### Goal of the exercise
Output exactly the lines from the one with "kingdom: Animalia" to the close of the records below, first and last included.
##### Material provided #####
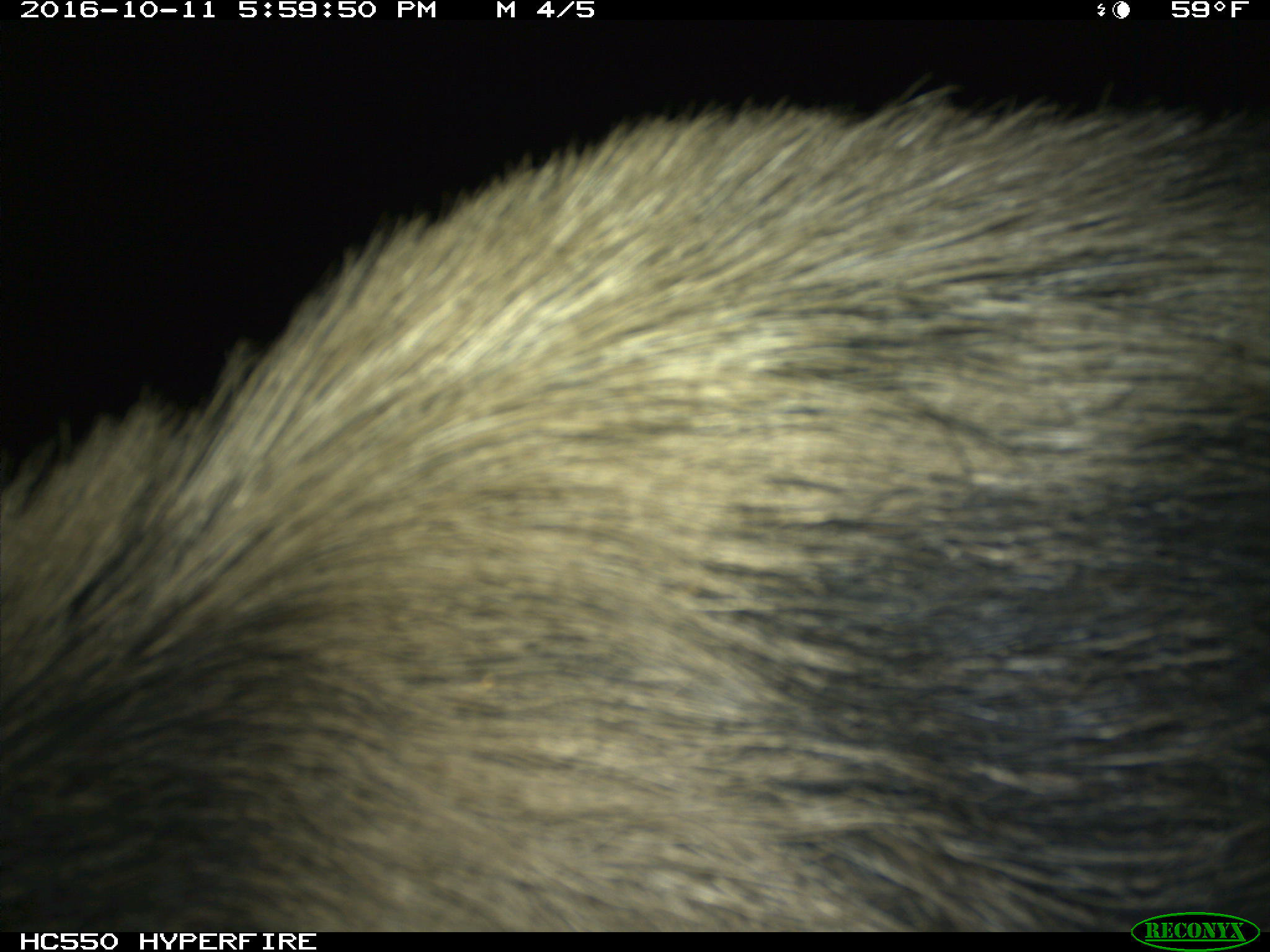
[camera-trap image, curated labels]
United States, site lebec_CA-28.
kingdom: Animalia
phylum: Chordata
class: Mammalia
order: Artiodactyla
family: Suidae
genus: Sus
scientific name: Sus scrofa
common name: wild boar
#####
### Task solution
kingdom: Animalia
phylum: Chordata
class: Mammalia
order: Artiodactyla
family: Suidae
genus: Sus
scientific name: Sus scrofa
common name: wild boar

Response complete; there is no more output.